Como en casa
A la Comunidad de La Palta, casa nueva. Y a todas las casas de las que ya nos mudamos.
Viví casi toda mi vida en la misma casa, en diagonal a la plaza. De chica el barrio sur era todo mi mundo conocido, no me sabía el nombre de las calles de la 24 hacia el norte. Cuando viajaba por unas semanas me ilusionaba con los paisajes nuevos pero a los dos o tres días ya extrañaba. Paseaba contenta por donde andaba pero algo me empezaba a respirar adentro: era algo así como la nostalgia llegando para quedarse a definirme el carácter y las canciones.

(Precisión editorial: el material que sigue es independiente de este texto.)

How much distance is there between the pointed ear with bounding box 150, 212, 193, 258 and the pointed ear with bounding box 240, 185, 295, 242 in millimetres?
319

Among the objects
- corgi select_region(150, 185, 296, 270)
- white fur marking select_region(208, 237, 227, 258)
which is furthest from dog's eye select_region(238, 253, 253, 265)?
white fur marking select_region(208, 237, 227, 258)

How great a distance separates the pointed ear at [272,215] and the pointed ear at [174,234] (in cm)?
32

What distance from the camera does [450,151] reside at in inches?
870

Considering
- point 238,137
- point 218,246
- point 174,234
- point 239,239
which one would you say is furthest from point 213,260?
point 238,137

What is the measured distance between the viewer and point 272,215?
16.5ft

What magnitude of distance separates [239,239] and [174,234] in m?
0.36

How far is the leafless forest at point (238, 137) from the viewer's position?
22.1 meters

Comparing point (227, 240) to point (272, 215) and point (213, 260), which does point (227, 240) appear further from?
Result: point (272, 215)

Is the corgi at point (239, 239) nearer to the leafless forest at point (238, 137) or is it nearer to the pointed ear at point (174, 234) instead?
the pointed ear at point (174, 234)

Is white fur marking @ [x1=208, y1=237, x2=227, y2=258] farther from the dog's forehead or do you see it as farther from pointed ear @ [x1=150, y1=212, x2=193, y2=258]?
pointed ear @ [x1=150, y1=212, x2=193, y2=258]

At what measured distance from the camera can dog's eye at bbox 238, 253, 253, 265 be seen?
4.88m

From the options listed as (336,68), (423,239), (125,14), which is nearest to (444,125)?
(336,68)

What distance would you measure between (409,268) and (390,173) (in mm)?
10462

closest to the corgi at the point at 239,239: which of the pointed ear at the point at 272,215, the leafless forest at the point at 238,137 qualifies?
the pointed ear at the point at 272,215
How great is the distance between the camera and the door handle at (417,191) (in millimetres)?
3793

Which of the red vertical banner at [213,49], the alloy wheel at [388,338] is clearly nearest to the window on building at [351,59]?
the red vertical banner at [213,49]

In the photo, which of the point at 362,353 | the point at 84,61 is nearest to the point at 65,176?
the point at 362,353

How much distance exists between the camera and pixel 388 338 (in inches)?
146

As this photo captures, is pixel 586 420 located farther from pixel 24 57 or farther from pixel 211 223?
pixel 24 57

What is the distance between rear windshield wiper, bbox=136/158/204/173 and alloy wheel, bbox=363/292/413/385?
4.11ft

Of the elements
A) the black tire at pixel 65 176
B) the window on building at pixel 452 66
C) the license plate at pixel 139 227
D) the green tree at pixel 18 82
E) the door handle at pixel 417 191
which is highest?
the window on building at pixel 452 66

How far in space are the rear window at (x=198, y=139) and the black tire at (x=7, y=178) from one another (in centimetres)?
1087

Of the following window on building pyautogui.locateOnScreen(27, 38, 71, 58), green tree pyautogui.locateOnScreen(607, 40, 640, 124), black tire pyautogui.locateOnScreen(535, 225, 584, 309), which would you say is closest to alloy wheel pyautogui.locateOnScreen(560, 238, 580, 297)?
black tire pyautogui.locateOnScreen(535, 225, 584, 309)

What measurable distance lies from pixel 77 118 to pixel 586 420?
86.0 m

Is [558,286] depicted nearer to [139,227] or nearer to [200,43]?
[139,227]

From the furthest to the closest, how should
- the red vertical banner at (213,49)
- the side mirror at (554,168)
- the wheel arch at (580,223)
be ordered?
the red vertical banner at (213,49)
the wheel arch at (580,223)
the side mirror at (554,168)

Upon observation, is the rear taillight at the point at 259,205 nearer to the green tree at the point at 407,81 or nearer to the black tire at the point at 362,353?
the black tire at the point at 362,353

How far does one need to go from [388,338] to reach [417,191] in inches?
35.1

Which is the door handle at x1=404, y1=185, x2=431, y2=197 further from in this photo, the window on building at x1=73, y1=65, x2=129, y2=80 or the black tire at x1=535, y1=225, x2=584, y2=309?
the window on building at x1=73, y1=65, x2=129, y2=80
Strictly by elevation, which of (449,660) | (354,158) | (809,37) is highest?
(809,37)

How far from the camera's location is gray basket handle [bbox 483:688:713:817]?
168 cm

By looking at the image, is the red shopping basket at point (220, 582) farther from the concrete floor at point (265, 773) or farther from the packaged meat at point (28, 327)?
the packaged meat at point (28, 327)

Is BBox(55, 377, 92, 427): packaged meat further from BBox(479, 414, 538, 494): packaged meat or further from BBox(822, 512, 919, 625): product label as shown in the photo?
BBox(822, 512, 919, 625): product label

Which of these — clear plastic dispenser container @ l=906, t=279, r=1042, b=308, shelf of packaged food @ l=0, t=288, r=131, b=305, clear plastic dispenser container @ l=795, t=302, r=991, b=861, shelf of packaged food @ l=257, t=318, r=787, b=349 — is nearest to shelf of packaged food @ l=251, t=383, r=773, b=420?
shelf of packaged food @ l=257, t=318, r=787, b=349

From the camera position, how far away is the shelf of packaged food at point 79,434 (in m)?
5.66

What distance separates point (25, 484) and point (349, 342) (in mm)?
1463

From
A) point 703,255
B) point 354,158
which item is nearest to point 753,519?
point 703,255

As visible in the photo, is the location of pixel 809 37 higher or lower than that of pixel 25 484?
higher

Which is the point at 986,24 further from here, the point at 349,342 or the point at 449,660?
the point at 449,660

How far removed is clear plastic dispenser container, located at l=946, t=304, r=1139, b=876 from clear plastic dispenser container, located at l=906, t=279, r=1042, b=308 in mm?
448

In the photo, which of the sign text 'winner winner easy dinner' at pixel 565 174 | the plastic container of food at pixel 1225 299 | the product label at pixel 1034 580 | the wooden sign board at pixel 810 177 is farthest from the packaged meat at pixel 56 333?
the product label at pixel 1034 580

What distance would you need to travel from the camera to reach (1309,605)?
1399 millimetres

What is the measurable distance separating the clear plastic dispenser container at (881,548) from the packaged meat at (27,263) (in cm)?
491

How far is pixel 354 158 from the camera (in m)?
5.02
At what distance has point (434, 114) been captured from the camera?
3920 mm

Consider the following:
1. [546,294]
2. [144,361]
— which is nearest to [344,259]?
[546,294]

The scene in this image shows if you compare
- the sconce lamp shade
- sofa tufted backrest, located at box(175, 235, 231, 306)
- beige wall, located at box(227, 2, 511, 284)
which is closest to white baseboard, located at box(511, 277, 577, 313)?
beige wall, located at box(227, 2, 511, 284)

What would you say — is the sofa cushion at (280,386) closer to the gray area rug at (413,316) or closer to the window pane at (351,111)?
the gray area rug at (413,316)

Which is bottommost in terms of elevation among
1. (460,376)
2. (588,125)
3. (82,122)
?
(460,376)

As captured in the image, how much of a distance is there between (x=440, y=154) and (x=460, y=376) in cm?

De grande fue igual, sólo que a mayor escala. Los meses que viví lejos, habité un cuarto con pocas cosas, pero nunca deshice del todo la valija porque me sabía de paso por ese lugar y porque me aparecían demasiadas fotos de mis amigos en bares en donde yo había tomado mi primera cerveza, o paseando por cerros donde de noche yo había visto claras un par de cosas de una vez y para siempre. Supe que me gustaba mucho irme, que el problema era la casa. Yo necesitaba una casa.
No cambié mucho de techo en lo que llevo de vida, pero sí tuve muchas casas. La arquitectura es lo de menos porque una casa es un asilo y eso es algo que nadie sabe muy bien dónde queda y que puede quedar en cualquier parte.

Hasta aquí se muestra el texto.